* What the exercise asks
Directions for the data below: repeat exactly the lines from the one with "Футболка Queen Official Tour 80" through the one with "Jaguares vs Medellín", both included, and omit all pictures.

====== Material shown ======

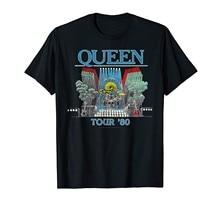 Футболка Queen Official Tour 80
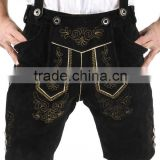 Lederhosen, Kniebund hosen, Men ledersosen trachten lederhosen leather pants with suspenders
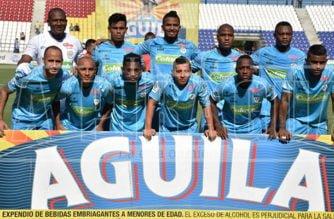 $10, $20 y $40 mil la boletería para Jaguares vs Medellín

======
====== Material shown ======

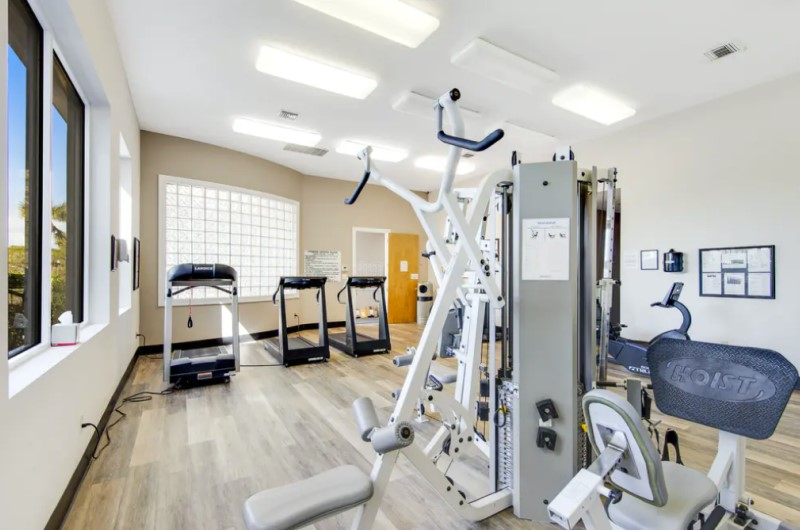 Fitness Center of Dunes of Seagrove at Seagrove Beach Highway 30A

======
====== Material shown ======

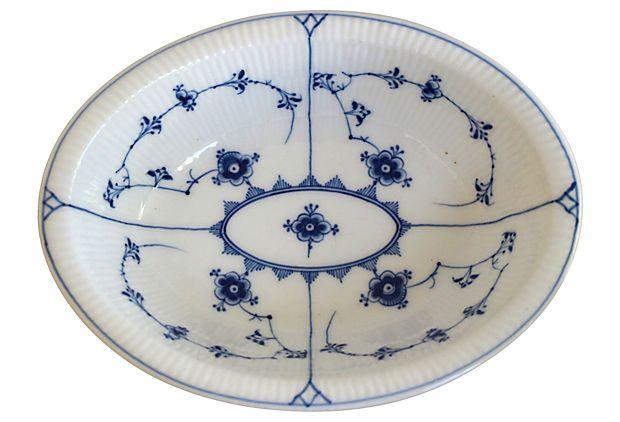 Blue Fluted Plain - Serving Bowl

======

* Output of the task
 Футболка Queen Official Tour 80
 Lederhosen, Kniebund hosen, Men ledersosen trachten lederhosen leather pants with suspenders
 $10, $20 y $40 mil la boletería para Jaguares vs Medellín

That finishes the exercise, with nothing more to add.